▸ Excerpts from a spatial dataset

>> BEGIN

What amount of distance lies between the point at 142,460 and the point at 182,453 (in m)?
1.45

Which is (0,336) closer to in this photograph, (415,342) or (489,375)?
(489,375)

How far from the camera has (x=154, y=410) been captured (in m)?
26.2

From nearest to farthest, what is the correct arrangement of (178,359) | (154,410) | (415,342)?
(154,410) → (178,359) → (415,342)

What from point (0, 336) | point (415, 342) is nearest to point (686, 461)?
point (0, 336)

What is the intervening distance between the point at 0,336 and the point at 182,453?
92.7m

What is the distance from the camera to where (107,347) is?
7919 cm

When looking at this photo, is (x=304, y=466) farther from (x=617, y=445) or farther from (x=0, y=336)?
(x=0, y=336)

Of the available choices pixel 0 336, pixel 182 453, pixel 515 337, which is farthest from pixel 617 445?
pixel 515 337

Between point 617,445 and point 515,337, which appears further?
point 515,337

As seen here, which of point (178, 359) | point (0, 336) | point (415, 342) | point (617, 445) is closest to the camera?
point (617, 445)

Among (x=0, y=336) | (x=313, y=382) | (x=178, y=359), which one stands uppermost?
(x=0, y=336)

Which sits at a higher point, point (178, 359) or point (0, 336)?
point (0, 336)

>> END

▸ The request
Rewrite the material above, swapping every "camera" for "lens" and leaving everything else unchanged.

▸ The solution
What amount of distance lies between the point at 142,460 and the point at 182,453 (in m)?
1.45

Which is (0,336) closer to in this photograph, (415,342) or (489,375)?
(489,375)

How far from the lens has (x=154, y=410) been captured (in m)?
26.2

From nearest to farthest, what is the correct arrangement of (178,359) | (154,410) | (415,342)?
(154,410) → (178,359) → (415,342)

What from point (0, 336) | point (415, 342) is nearest to point (686, 461)?
point (0, 336)

What is the intervening distance between the point at 0,336 and the point at 182,453?
92.7m

What is the distance from the lens to where (107,347) is?
7919 cm

When looking at this photo, is (x=304, y=466) farther from (x=617, y=445) or farther from (x=0, y=336)?
(x=0, y=336)

Of the available choices pixel 0 336, pixel 182 453, pixel 515 337, which is farthest from pixel 617 445?
pixel 515 337

Between point 617,445 and point 515,337, which appears further?
point 515,337

As seen here, which of point (178, 359) | point (0, 336) | point (415, 342) | point (617, 445) is closest to the lens?
point (617, 445)

Among (x=0, y=336) | (x=313, y=382) | (x=178, y=359), which one stands uppermost?
(x=0, y=336)

Which sits at a higher point, point (178, 359) or point (0, 336)?
point (0, 336)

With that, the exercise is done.